今季は隣県ダービーが白熱

今季J2で山雅と戦う21クラブのうち、長野と接する県に本拠地を置くクラブが4つある。これは山雅がJリーグに参入した2012年シーズンと同じで、同年以降で最多タイ。J1から降格した新潟、甲府、大宮という実力上位に囲まれ、昇格を争う「隣県ダービー」が白熱しそうだ。4クラブの公式マスコットと広報担当者から届いたメッセージを、リーグの概要と合わせて紹介する。

新潟とは山雅がJ1だった15年シーズン以来の顔合わせ。同年はヤマザキナビスコ杯(現ルヴァン杯)も含めて3回対戦し、山雅が全敗した。
特に敵地でのセカンドステージ14節(10月17日)は、勝てばJ1残留圏に浮上できた好機に0-2と完敗。降格が決定的になる一戦だった。
当時の反町康治監督が率いて昇格した04年以降、J1で14年間戦い抜いてきた古強者(ふるつわもの)に、今季は雪辱を期したい。
甲府とも15年シーズン以来の対戦になる。その年はヤマザキナビスコ杯を含めて山雅の3戦全勝だったが、最終的に山雅が降格して甲府は残留。経験や地力の差で明暗が分かれた。
甲府がJ2で戦うのは12年以来だが、同年は19節以降の24戦を無敗とし、圧倒的な強さで優勝。この記録はいまだ破られていない。再び旋風を巻き起こさせないためにも、負けられない相手だ。
大宮は今季J1、J2の計40クラブの中で唯一、山雅が過去に対戦したことがない相手。昨季はシーズン中に監督を2度交代させるなど迷走してJ1最下位だったが、J2だった15年は15節から首位を譲らず優勝してJ1に復帰。16年は5位と力はある。
指揮官は鹿島で16年にJ1を制し、昨季残り3試合で招聘(しょうへい)された石井正忠監督が続投。初対戦に心して臨みたい。
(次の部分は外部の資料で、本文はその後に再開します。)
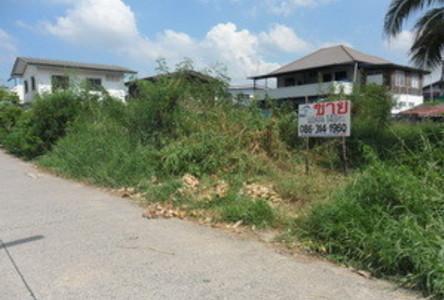 ขาย ที่ดิน 140 ตร.ว. ธัญบุรี ปทุมธานี
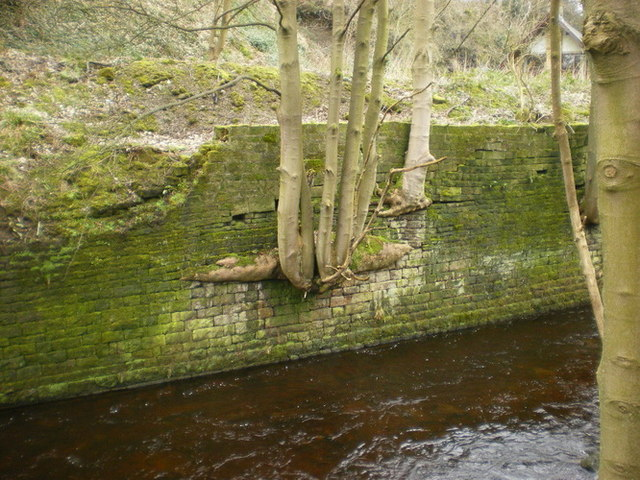 Tree growing out of wall below Lee Mill Bridge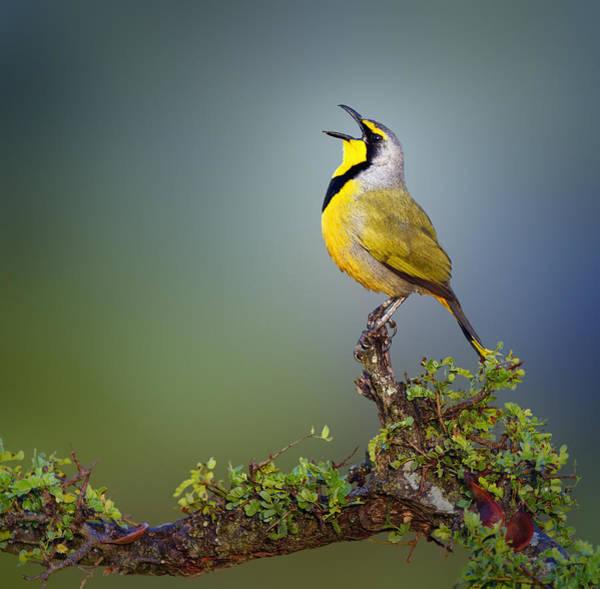 Bokmakierie Bird - Telophorus Zeylonus Poster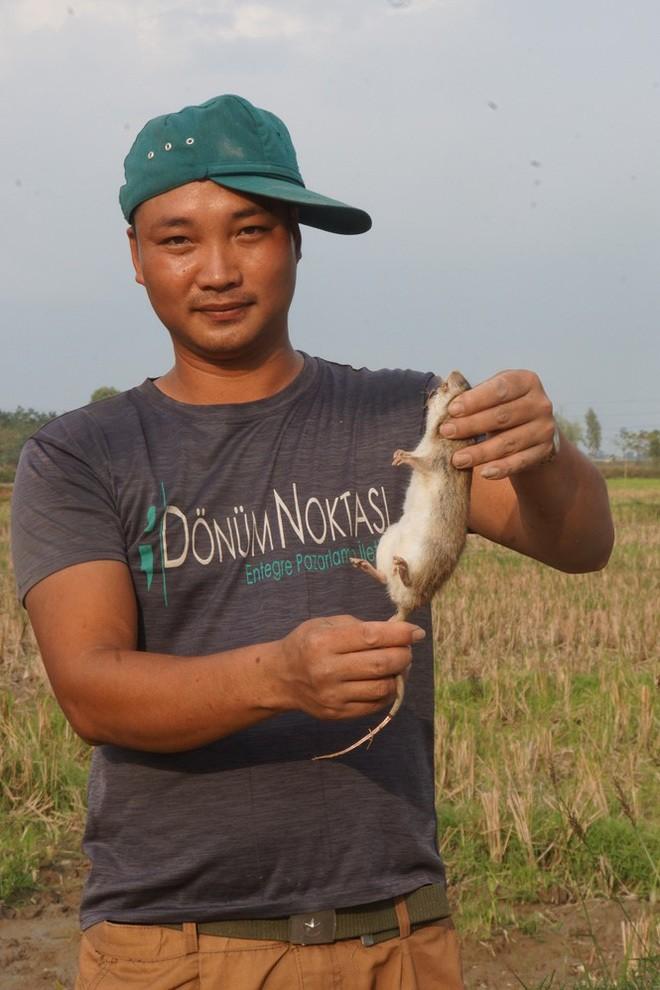 Thit chuot dong, long vong giai thoai-Hinh-3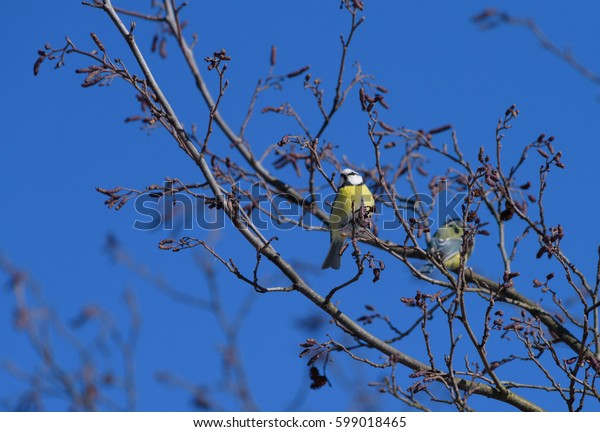 Blue tit sittting on a leafless tree branch against clear blue sky and another blue tit on the background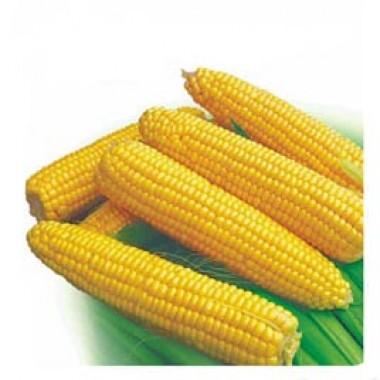 Семена кукурузы купить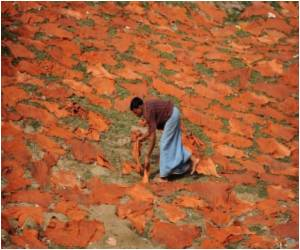 At Bangladesh Tanneries, Workers Pay High Price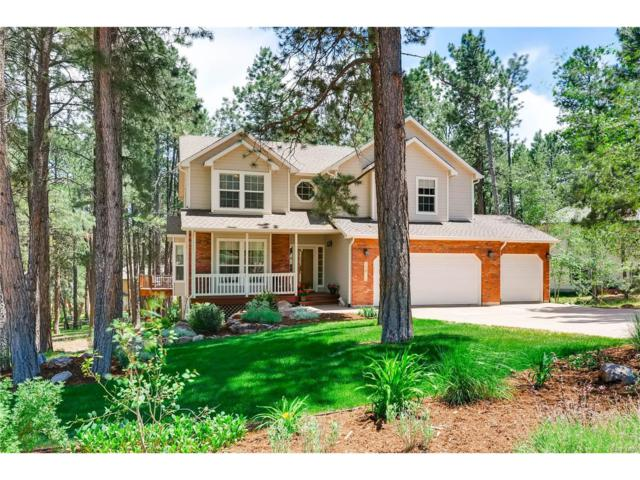 15625 Timberside Court, Colorado Springs, CO 80921 (MLS #6516332) :: 8z Real Estate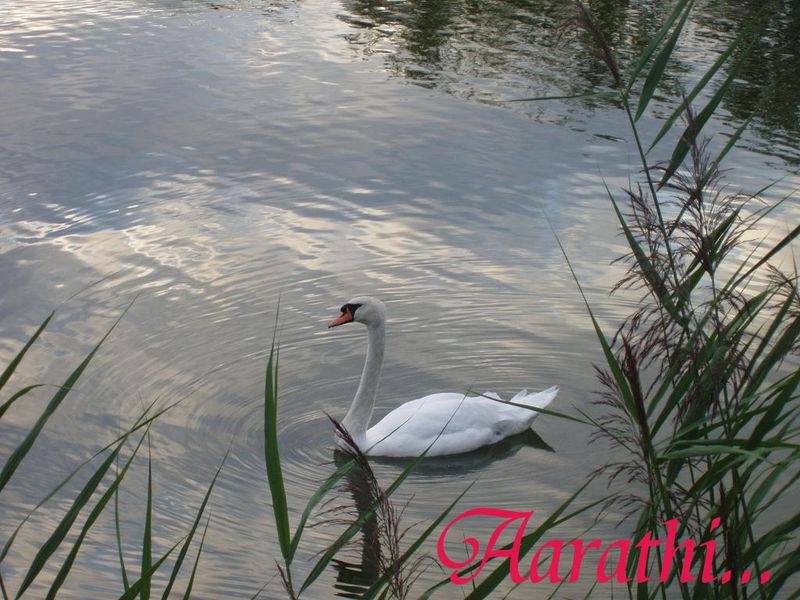 Solitary Swan, L'étang du Cora, ACHERES.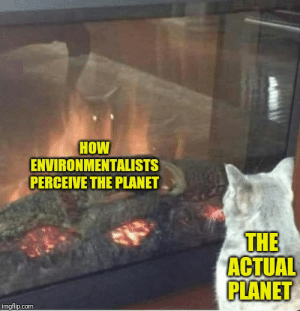 Introvert cat versus the reflection: HOW  ENVIRONMENTALISTS  PERCEIVE THE PLANET  THE  ACTUAL  PLANET  imgflip.com Introvert cat versus the reflection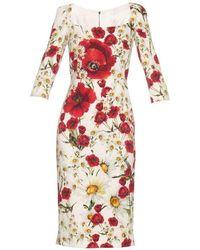Dolce & Gabbana - Daisy And Poppy Print Dress - Lyst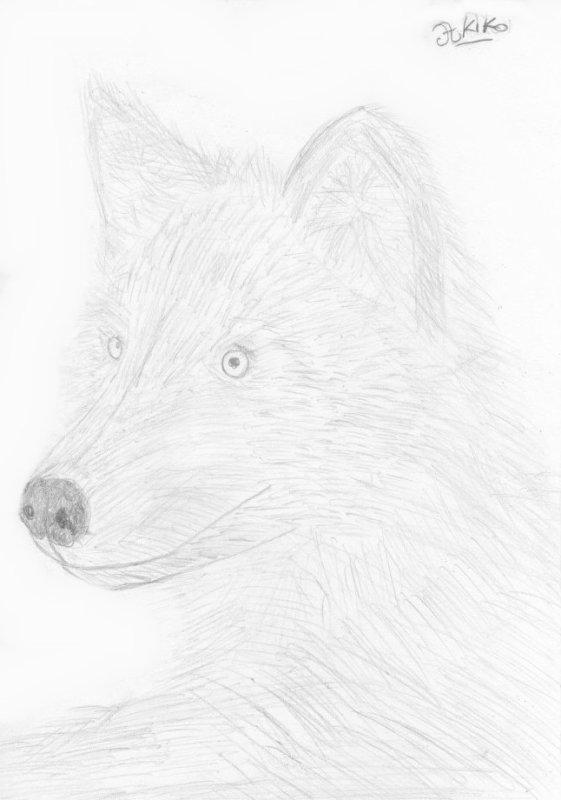Dessin : Loup.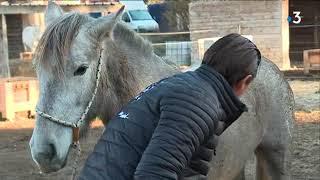 Le cheval Camargue valorisé en centres équestres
岐阜は昨季、最終的にJ2で18位だったが、「魅力ある岐阜スタイルの創造」を掲げて就任した大木武監督の下、ボールを支配する攻撃的なサッカーに挑戦。山雅はホーム、アウェーとも激闘の末に辛勝した。
大木監督の続投でスタイルの継続・進化が見込まれ、いっそう手強い相手になりそうだ。